Whatever the team selection, they will be up against it. The two sides are familiar with each other, having met several times in the Amlin Cup - won last year by Harlequins, a club headed by Elwood’s long-time friend and former playing partner at Lansdowne and Ireland, Conor O’Shea. Alongside O’Shea is the wily John Kingston, former coach to Elwood and assistant Dan McFarland at Galwegians, who leaves no stone unturned in his preparations. And this year Harlequins have taken another step upwards, celebrating their 10th straight win this season against Bath last weekend - the only unbeaten team in the competition at present.

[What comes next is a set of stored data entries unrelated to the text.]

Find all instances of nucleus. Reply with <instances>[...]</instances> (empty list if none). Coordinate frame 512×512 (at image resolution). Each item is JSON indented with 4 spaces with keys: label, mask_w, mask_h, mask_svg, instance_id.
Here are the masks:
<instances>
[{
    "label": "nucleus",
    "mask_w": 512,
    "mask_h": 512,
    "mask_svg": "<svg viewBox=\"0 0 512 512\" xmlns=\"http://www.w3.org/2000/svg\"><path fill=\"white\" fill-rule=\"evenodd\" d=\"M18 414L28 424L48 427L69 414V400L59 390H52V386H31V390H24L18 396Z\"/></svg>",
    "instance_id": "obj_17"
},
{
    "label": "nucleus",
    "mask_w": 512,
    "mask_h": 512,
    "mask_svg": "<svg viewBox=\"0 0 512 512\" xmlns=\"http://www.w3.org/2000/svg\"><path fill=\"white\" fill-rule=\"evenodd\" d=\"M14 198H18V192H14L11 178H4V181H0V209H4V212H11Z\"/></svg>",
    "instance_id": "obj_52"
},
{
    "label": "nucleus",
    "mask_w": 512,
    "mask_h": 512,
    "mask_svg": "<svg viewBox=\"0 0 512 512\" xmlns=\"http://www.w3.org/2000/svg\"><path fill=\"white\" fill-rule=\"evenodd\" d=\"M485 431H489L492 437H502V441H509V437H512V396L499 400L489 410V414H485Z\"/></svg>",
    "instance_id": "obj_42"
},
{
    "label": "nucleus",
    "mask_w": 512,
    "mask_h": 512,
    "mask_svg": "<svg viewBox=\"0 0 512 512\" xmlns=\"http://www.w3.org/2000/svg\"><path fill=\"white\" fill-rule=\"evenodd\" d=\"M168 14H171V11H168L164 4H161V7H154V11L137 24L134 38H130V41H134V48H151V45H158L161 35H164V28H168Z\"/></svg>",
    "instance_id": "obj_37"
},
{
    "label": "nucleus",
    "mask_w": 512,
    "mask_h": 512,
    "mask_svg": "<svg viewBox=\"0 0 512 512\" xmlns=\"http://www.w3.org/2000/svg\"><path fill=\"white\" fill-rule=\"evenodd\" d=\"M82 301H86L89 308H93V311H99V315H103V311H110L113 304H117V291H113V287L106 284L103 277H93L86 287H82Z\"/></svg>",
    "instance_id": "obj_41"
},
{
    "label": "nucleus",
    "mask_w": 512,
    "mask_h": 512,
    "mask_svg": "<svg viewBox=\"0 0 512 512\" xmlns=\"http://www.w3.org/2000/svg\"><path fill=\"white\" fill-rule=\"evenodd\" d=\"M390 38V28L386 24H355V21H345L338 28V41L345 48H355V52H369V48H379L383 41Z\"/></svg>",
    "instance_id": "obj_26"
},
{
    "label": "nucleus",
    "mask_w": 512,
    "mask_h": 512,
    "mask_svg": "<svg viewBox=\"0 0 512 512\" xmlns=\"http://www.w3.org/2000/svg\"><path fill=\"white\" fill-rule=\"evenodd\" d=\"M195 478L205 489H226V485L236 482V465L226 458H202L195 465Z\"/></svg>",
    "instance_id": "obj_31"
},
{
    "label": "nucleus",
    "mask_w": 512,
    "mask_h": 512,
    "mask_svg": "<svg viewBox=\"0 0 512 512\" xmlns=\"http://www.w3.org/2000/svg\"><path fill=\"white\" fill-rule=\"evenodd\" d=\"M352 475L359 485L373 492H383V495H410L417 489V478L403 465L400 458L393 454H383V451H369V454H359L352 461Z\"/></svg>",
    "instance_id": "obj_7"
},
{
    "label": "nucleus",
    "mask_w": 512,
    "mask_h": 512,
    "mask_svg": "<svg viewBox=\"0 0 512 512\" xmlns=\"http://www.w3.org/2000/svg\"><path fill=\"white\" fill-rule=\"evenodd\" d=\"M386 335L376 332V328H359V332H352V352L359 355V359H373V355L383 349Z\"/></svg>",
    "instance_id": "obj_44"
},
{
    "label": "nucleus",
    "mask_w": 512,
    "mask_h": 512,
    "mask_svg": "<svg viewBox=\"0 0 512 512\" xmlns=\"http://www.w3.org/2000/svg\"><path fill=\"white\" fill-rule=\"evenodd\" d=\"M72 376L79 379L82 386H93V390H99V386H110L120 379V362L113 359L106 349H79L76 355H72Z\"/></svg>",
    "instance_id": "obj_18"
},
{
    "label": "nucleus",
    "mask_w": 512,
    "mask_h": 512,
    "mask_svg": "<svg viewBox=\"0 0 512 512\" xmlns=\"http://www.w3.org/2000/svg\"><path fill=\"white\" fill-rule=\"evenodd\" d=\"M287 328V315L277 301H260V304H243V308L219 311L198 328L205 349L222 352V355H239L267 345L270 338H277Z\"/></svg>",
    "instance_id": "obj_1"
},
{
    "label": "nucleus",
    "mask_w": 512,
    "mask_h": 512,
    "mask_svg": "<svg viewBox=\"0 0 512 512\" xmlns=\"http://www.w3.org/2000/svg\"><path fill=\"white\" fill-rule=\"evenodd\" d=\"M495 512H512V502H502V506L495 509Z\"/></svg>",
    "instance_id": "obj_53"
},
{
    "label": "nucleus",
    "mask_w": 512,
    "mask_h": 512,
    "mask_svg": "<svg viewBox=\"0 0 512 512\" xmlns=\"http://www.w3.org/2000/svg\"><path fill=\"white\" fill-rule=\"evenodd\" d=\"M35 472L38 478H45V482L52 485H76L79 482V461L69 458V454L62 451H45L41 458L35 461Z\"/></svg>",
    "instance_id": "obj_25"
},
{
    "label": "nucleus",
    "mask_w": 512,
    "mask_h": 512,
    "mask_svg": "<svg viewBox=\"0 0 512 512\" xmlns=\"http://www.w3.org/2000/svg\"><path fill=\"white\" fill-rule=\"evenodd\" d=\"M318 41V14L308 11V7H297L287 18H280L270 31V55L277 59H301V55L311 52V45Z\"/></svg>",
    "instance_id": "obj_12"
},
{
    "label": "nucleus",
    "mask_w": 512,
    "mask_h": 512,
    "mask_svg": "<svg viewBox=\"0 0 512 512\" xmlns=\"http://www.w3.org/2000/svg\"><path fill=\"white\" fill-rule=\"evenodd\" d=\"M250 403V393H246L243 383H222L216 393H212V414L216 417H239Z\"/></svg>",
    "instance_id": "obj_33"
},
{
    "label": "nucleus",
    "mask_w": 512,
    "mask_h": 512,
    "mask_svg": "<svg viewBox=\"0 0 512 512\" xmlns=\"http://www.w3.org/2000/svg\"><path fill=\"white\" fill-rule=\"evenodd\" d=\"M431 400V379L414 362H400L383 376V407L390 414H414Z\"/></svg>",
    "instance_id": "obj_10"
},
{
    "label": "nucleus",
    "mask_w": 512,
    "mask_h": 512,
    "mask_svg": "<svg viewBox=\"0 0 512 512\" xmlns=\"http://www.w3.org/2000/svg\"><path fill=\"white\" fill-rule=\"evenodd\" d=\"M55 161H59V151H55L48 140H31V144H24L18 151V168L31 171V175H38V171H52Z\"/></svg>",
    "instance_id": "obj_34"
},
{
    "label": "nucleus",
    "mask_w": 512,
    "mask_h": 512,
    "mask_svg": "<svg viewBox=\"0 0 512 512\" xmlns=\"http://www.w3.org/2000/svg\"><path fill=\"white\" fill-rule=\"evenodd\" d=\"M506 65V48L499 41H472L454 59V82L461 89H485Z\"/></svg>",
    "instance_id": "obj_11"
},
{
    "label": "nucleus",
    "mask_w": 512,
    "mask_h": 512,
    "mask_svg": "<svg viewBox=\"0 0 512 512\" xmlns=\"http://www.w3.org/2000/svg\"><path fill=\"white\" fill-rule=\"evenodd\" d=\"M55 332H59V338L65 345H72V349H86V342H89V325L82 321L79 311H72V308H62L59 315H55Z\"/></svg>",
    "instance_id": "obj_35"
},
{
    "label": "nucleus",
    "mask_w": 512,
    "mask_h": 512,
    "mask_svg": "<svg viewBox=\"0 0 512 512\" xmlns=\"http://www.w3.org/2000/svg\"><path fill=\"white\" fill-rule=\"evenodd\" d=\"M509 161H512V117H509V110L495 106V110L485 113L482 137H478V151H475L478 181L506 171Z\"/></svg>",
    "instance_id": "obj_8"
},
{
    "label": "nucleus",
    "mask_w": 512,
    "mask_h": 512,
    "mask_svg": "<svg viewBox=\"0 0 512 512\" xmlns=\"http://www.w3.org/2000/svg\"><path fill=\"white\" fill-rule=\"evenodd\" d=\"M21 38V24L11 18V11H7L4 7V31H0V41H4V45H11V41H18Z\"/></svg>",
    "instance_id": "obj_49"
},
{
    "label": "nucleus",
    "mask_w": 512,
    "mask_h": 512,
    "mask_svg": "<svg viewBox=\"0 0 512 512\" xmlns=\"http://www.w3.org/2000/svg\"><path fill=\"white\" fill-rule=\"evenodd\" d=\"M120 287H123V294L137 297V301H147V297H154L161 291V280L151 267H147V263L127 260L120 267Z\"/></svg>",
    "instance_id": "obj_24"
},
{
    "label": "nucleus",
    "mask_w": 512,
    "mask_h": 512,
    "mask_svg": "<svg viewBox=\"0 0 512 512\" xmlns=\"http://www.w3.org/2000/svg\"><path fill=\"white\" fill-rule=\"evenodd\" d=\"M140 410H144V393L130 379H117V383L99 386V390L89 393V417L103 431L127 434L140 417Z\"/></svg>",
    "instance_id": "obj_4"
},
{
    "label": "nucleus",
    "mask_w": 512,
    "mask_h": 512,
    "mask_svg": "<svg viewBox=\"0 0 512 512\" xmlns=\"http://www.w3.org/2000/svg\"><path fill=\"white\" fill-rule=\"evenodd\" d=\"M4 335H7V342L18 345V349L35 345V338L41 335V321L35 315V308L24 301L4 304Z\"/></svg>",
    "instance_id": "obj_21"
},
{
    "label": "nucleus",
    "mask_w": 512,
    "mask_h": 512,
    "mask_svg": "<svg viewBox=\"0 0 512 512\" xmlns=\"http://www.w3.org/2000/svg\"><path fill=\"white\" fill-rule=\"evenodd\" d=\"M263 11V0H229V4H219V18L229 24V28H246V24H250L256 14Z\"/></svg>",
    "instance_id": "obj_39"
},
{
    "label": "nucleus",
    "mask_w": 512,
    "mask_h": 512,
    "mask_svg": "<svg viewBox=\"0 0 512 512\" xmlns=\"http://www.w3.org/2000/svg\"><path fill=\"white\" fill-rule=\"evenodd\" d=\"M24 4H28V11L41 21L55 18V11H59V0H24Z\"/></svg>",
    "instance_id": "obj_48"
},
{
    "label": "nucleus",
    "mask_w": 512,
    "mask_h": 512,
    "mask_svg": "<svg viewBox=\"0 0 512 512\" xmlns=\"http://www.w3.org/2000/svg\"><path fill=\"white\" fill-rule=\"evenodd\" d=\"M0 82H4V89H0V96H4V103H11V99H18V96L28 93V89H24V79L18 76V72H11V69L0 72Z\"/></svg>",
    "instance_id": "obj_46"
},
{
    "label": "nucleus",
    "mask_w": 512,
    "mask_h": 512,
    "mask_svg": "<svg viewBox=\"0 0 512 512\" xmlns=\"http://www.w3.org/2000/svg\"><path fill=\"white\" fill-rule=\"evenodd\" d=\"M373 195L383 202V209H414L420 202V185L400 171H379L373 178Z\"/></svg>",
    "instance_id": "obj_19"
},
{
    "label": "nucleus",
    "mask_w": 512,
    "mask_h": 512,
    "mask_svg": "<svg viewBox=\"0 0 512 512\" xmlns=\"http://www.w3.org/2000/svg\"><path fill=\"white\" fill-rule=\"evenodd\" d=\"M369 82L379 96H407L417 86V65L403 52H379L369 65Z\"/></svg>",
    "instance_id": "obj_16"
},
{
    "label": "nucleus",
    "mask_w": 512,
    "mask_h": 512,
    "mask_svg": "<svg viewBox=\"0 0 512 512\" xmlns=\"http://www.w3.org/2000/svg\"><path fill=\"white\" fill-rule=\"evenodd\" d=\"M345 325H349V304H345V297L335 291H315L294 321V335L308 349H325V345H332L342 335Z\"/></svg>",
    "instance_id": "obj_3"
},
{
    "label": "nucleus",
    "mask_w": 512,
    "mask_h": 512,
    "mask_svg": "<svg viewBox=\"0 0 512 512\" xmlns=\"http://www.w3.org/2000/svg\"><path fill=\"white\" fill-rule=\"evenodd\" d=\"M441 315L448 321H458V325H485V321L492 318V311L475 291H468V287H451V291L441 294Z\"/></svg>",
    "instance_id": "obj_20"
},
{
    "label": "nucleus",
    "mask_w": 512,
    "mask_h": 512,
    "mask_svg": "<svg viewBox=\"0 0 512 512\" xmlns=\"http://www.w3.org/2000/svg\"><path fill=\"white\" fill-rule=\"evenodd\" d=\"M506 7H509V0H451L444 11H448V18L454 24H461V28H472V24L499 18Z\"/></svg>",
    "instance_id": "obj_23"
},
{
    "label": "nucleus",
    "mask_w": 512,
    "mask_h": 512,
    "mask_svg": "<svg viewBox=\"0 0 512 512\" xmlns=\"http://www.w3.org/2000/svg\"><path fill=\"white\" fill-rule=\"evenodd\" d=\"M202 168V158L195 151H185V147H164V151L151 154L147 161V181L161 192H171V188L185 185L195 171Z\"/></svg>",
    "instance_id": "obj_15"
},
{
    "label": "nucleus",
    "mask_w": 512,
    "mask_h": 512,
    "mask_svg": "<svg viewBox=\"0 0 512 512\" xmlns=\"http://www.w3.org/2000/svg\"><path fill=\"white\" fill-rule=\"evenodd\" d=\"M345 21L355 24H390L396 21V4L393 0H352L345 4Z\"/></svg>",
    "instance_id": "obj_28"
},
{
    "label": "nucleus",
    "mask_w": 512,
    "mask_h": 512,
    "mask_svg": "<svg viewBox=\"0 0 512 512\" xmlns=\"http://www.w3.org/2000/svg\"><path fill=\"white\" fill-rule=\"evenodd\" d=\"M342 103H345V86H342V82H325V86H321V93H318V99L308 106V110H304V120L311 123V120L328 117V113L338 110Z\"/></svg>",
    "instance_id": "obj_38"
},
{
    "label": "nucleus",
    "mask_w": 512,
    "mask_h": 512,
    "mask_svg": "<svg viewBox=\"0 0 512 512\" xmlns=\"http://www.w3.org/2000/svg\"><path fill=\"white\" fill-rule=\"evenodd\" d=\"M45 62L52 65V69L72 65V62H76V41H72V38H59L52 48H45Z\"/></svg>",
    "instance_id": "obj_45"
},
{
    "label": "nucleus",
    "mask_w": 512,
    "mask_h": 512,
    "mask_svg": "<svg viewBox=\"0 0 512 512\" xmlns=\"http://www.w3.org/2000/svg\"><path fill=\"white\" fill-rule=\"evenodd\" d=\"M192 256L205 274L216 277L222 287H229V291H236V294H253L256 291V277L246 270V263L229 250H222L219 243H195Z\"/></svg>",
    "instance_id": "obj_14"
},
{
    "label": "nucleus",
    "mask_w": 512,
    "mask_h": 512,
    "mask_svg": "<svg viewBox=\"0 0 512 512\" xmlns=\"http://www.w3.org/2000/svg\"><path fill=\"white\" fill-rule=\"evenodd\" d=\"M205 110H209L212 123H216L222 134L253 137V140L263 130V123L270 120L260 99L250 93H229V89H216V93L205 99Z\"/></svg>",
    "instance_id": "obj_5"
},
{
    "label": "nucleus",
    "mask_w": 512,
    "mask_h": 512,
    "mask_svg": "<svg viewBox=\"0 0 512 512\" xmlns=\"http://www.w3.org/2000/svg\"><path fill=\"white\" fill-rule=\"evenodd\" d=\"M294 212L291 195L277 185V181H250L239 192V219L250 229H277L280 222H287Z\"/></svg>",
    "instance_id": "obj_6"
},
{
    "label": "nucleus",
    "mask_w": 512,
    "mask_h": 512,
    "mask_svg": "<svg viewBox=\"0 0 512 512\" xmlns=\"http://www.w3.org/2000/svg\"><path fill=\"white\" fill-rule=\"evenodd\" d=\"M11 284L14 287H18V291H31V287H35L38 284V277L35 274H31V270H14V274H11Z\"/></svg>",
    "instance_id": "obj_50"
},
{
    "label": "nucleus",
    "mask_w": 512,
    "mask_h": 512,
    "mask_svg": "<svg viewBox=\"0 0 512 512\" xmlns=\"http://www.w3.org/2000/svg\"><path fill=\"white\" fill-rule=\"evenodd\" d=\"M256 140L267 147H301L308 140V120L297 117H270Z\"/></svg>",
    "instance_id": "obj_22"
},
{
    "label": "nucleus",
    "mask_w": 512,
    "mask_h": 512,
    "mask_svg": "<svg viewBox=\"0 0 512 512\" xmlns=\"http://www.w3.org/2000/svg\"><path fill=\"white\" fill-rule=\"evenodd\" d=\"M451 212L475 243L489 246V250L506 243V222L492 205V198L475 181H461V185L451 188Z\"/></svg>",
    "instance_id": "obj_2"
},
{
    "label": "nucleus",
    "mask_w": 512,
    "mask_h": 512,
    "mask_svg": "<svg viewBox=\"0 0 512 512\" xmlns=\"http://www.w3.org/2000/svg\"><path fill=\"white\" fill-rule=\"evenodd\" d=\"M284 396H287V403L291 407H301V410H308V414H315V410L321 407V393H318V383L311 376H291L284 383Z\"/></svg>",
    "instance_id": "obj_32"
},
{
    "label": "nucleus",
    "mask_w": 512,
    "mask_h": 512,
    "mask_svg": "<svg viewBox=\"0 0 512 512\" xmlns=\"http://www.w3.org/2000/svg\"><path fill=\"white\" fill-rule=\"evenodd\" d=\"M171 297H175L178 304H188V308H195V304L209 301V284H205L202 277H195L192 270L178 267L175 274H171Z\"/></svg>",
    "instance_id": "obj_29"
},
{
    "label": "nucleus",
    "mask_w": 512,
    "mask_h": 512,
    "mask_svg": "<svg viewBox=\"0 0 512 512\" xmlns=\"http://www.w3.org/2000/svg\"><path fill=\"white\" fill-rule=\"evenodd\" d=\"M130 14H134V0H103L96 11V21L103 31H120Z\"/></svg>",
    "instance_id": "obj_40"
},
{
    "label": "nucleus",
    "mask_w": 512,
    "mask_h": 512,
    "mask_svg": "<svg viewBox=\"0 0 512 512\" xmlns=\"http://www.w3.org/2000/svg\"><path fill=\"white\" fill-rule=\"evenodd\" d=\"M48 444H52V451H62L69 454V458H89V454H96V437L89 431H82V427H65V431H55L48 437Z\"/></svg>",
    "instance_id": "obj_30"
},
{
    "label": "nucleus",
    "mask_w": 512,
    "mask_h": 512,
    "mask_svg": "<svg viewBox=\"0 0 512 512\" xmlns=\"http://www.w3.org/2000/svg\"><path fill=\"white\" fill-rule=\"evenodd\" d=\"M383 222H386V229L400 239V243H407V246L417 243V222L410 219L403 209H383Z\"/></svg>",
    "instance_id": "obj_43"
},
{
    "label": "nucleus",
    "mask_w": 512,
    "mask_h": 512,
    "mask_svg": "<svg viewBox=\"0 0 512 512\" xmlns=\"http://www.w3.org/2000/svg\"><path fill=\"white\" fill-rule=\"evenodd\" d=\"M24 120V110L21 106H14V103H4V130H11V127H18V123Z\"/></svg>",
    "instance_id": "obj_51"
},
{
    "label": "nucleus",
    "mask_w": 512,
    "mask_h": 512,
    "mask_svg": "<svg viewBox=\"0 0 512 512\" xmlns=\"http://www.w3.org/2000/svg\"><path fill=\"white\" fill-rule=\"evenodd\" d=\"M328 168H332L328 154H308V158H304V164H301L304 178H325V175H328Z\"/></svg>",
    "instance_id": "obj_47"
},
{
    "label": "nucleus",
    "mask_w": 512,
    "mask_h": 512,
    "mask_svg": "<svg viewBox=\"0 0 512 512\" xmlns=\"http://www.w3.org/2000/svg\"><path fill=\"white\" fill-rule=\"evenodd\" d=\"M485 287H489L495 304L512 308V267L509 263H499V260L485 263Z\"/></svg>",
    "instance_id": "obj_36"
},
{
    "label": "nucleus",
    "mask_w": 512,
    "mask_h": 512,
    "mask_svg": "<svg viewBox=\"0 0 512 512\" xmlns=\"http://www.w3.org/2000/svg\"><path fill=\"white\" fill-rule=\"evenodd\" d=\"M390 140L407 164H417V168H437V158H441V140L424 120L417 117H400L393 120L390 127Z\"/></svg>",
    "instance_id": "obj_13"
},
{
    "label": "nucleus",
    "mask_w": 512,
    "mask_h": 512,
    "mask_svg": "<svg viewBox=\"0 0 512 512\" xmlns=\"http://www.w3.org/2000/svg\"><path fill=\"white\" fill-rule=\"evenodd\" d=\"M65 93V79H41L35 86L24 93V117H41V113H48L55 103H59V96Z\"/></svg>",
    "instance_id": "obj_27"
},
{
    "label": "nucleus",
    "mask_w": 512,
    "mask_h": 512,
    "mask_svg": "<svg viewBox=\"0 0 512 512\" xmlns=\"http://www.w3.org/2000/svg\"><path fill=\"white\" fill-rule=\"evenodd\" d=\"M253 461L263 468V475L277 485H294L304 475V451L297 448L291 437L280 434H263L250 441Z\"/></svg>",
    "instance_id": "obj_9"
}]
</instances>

“Harlequins were the talk of the Heineken Cup launch. They are unbeaten, having had a great win away to Bath. They are playing fantastic rugby - are big and strong in most areas in the park - and it couldn’t be any harder, playing the only undefeated team in Europe.”

Much will be expected of Connacht’s core of experienced players, particularly up front where they suffered last weekend against Ulster, who claimed the interprovincial honours with a strong second half to win by 22 - 3.

“The big players will have to step up to the plate in these big matches,” says Elwood. “But everyone has a role, everyone has to understand what is expected of them because the fine details do matter.”

While players like Duffy, Muldoon, Flavin, McCarthy, and Ofisa have a proven identity with the province, there are newcomers who have little experience of the Connacht’s perennial struggle over the last 15 years.

“That is one reason why we went to the Aran Islands last year - to get players to understand what Connacht is. It has been explained in detail and even this week we spoke of it. This is the biggest game in Connacht’s history ever because it’s our first game in Europe. Yes, we have played the All Blacks, Australia, and we have Toulouse next week, but this is the biggest game, live on TV, the opening game of the Heineken Cup weekend.

“It is that big and people are buying into it. It is the last frontier here, and that siege mentality, and that’s why we went to the Aran Islands. That is what Connacht is about - it’s tough, it’s hard, and it’s rugged, but it can be fun and when you do win games, those are the days you live for.”

However, he says, Connacht cannot get carried away.

“We have to be prepared; we have to put in a good shift to stay with these big teams - a bit of reality check, too, is that this is going to be tough.”